Examining a Clearing Service Rulebook
Clearing Service rulebooks are complex and lengthy documents. In this article I use Google Gemini to examine Fixed Income Clearing Corporation's 337 page rulebook.
Background
In Capital Markets, Clearing Service providers such as CME Group or DTCC, publish rulebooks that specify in immense details the rules they operate by. These documents are generally public and are important documents for member firms to understand the detailed rules of the clearing service.
The Fixed Income Clearing Corporation, part of DTCC, a SEC registered clearing service for US Treasury and Mortgage-Backed Securities, is one of the most important market infrastructures. It’s rulebook is published on the DTCC website, see Government Securities division rulebook.
In this article, I examine the rulebook using Google Gemini.
Which Financial Products?
Let’s download the 337 page rulebook from the above link, upload into Gemini Advanced, select 2.5 Pro (experimental) and ask the first question:
What products does FICC clear?
So there you have it, US Treasuries, both Cash (Buy/Sell) and Repos.
Summary?
Next I could ask Gemini to Summarise the document.
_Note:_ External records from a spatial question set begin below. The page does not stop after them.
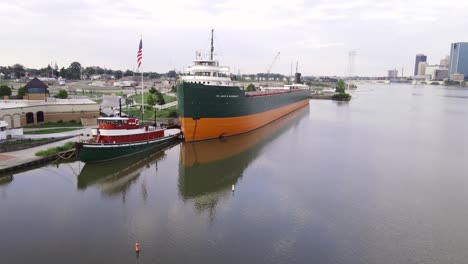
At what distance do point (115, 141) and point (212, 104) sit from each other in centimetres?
725

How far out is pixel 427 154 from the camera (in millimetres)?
23062

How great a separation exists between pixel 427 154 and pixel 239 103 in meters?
13.7

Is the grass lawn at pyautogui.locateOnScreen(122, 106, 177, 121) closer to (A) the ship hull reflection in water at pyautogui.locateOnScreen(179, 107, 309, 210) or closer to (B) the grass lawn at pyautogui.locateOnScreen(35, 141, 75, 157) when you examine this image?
(A) the ship hull reflection in water at pyautogui.locateOnScreen(179, 107, 309, 210)

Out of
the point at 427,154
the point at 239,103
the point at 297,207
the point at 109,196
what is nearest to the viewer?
the point at 297,207

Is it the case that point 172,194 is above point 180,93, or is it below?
below

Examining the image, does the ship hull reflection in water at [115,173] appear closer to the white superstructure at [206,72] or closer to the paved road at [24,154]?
the paved road at [24,154]

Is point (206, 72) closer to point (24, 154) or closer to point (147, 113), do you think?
point (147, 113)

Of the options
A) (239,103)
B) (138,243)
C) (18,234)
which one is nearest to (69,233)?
(18,234)

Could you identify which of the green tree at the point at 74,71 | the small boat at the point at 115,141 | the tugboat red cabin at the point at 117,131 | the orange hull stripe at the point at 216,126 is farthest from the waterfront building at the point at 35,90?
the green tree at the point at 74,71

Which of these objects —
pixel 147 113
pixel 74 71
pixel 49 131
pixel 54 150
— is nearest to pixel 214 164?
pixel 54 150

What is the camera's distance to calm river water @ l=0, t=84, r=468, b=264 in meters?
10.1

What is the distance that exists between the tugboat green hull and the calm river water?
1.53ft

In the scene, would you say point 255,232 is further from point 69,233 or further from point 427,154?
point 427,154

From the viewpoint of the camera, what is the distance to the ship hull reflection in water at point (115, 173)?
1565cm
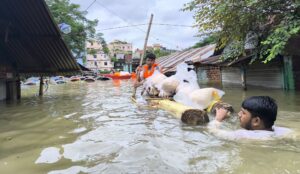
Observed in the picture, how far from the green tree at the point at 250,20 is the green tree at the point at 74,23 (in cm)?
2625

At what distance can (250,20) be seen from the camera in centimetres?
940

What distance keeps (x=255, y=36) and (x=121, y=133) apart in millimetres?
7337

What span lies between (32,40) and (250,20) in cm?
756

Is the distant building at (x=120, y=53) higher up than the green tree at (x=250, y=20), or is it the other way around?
the distant building at (x=120, y=53)

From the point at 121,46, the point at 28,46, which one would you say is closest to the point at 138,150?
the point at 28,46

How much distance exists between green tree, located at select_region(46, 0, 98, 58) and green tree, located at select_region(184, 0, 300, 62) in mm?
26248

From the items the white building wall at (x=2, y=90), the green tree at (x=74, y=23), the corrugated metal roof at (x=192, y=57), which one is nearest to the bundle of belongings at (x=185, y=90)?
the white building wall at (x=2, y=90)

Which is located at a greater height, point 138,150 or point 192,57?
point 192,57

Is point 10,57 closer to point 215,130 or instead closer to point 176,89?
point 176,89

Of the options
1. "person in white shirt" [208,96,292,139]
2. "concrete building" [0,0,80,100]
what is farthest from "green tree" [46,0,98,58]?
"person in white shirt" [208,96,292,139]

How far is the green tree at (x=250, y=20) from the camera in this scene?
7457 mm

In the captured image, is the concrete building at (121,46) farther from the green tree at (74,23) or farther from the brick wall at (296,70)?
the brick wall at (296,70)

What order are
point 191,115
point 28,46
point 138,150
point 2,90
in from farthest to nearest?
1. point 2,90
2. point 28,46
3. point 191,115
4. point 138,150

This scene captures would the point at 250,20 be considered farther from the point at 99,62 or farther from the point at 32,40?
the point at 99,62
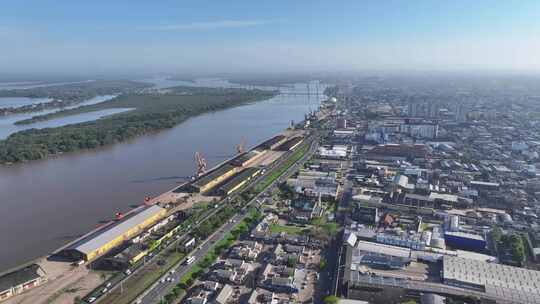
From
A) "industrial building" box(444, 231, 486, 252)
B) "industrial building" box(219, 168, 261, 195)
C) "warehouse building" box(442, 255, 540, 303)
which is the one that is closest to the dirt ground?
"industrial building" box(219, 168, 261, 195)

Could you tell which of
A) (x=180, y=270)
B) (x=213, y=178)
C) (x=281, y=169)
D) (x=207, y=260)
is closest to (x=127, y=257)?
(x=180, y=270)

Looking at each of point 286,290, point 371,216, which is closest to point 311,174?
point 371,216

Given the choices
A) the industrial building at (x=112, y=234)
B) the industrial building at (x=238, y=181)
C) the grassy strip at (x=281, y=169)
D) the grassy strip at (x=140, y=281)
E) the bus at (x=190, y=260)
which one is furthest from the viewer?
the grassy strip at (x=281, y=169)

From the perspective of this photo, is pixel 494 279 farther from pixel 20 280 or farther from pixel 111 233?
pixel 20 280

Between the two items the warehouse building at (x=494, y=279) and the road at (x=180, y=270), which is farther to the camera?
the road at (x=180, y=270)

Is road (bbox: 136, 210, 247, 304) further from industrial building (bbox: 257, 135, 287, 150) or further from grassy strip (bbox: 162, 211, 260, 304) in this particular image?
industrial building (bbox: 257, 135, 287, 150)

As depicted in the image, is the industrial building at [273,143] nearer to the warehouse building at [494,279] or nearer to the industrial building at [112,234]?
the industrial building at [112,234]

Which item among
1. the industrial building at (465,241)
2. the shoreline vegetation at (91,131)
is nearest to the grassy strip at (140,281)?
the industrial building at (465,241)

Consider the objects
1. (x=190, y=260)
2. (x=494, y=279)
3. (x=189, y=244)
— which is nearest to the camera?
(x=494, y=279)
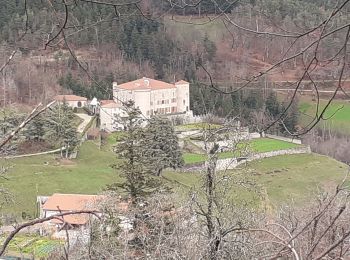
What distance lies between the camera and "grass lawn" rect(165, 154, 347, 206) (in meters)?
20.2

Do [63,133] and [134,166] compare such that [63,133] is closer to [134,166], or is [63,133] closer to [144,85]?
[144,85]

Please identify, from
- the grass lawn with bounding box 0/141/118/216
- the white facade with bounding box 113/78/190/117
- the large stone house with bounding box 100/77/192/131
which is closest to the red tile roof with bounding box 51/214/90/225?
the grass lawn with bounding box 0/141/118/216

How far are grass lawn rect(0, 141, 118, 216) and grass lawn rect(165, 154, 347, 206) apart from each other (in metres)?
2.65

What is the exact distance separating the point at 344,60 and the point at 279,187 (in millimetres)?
20569

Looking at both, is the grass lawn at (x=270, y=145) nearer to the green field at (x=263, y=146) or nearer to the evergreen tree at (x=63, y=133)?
the green field at (x=263, y=146)

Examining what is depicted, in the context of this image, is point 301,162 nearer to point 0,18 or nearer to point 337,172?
point 337,172

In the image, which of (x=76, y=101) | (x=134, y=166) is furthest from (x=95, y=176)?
(x=76, y=101)

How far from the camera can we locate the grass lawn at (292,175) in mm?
20208

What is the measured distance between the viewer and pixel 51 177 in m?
19.5

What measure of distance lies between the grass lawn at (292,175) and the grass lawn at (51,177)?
265 cm

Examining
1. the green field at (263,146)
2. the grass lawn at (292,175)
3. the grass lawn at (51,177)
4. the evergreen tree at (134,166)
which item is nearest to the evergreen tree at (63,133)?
the grass lawn at (51,177)

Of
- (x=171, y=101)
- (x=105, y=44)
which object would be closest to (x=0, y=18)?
(x=105, y=44)

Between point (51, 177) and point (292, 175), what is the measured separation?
32.2ft

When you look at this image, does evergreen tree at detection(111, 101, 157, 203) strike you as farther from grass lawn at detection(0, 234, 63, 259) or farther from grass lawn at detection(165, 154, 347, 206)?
grass lawn at detection(165, 154, 347, 206)
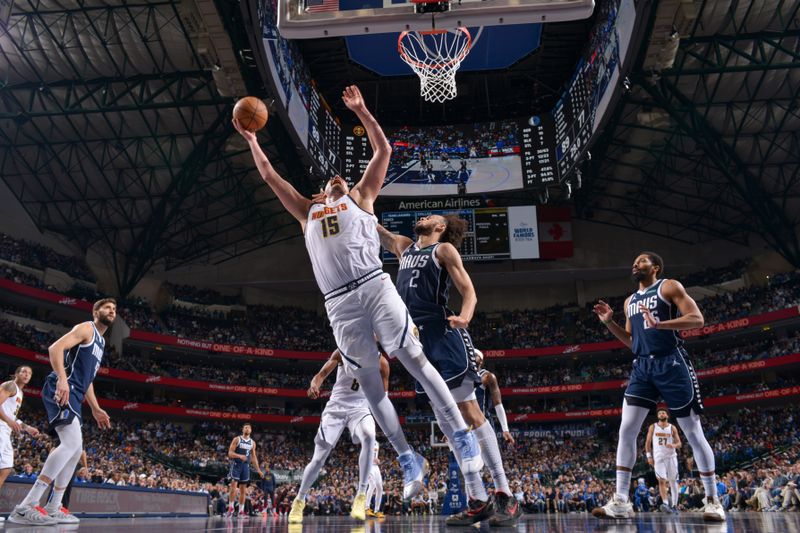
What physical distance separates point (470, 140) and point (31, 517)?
20738 millimetres

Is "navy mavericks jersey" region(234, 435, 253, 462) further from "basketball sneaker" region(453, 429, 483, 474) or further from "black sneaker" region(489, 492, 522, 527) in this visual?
"basketball sneaker" region(453, 429, 483, 474)

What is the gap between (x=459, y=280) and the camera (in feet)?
15.7

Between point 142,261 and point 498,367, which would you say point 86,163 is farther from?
point 498,367

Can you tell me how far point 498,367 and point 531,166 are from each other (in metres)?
18.6

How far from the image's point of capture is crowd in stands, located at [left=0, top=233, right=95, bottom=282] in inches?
1164

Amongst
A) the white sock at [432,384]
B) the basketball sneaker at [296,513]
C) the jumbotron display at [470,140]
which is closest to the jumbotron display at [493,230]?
the jumbotron display at [470,140]

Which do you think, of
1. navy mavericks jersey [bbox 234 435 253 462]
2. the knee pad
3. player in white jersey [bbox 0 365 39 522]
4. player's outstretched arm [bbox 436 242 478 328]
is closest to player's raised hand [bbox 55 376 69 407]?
player in white jersey [bbox 0 365 39 522]

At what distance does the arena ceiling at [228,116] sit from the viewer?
777 inches

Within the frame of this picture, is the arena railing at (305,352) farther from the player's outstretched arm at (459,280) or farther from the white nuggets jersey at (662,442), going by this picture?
the player's outstretched arm at (459,280)

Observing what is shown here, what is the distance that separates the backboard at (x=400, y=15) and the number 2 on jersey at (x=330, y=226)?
14.1ft

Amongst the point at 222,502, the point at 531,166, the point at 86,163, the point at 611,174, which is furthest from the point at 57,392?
the point at 611,174

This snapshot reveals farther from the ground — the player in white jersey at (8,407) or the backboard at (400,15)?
the backboard at (400,15)

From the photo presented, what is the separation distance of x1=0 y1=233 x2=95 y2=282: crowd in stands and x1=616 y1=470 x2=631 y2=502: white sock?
30467 mm

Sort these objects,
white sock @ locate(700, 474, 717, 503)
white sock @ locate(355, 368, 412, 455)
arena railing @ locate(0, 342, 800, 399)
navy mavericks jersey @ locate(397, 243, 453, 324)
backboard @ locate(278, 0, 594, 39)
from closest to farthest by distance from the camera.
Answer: white sock @ locate(355, 368, 412, 455), navy mavericks jersey @ locate(397, 243, 453, 324), white sock @ locate(700, 474, 717, 503), backboard @ locate(278, 0, 594, 39), arena railing @ locate(0, 342, 800, 399)
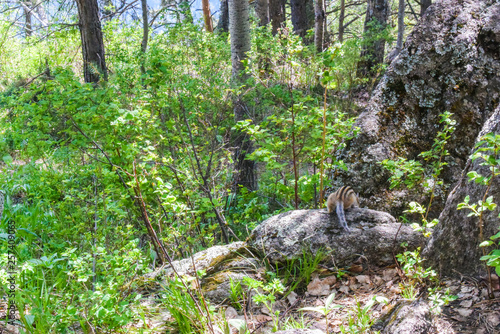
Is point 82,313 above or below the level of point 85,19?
below

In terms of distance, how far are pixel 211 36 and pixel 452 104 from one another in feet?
17.8

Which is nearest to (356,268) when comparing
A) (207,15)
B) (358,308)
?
(358,308)

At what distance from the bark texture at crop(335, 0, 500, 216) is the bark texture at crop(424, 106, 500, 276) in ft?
5.23

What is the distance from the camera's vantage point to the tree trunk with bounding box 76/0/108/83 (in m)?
5.91

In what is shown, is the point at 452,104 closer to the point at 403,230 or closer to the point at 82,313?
the point at 403,230

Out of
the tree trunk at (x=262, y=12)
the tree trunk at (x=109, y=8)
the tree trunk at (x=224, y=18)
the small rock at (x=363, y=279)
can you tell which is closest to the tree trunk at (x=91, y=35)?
the tree trunk at (x=109, y=8)

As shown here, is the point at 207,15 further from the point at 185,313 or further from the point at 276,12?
the point at 185,313

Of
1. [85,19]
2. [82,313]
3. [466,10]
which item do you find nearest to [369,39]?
[466,10]

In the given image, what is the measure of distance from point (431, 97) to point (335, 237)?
7.71ft

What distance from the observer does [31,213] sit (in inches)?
195

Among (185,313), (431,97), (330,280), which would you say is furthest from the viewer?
(431,97)

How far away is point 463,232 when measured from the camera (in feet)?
8.44

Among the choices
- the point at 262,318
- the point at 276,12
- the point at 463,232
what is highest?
the point at 276,12

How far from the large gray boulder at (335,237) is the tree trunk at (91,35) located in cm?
396
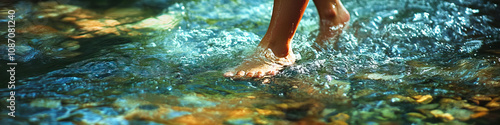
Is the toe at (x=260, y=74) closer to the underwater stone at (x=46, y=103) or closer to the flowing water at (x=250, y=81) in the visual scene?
the flowing water at (x=250, y=81)

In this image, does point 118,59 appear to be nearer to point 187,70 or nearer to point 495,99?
point 187,70

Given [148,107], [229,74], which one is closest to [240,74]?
[229,74]

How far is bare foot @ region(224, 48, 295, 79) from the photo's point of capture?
81.4 inches

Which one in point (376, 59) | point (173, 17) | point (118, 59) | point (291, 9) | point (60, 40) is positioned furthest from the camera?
point (173, 17)

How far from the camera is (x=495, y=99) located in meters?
1.63

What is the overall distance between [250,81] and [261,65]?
207 mm

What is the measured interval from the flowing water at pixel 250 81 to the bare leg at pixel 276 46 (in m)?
0.08

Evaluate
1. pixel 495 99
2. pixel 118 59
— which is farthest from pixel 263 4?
pixel 495 99

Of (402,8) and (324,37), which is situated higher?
(402,8)

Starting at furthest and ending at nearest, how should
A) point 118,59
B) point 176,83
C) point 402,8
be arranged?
point 402,8
point 118,59
point 176,83

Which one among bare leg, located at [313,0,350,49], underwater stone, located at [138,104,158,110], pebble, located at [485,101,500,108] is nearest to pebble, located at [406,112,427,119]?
pebble, located at [485,101,500,108]

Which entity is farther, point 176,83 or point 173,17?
point 173,17

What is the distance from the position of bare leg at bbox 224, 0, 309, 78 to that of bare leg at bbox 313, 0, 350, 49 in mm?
505

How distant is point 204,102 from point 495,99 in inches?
49.6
However that would be too obvious a step and while often worthwhile, in my case I am interested in specific aspects of the rule book.
Now, I could start reading the 337 page pdf, use the table of contents to navigate to the section that I think will have the answer and read that. Given time that will work.
However we now have a better way.
Let’s explore using specific questions.
IntraDay Margin
An important aspect that members need to be aware of is can a clearing service call them intraday for margin. So let’s ask:
Does the rulebook state that FICC can make intra-day margin calls?
There you have the answer, yes with supporting information from the rulebook.
Next I asked:
Can the intraday supplemental deposit only be provided in usd cash or are other currencies or securities eligible?
The response correctly summarises that dollar cash and eligible clearing fund securities can be provided.
Eligible Securities
Which naturally leads to the next question:
What constitues eligible clearing fund securities?
You get the idea, I can interrogate the rulebook, in a way that I need to, in much the same way that I would ask an expert, who had read and memorised the rulebook.
Related Information
However there is more. My question might require information related to but not actually in the rulebook document itself.
Let’s see if that works or throws Gemini.
In the previous response, last paragraph, first sentence we see “subject to valuation haircuts”, so let’s ask about these.
What are the current valuation haircuts set to?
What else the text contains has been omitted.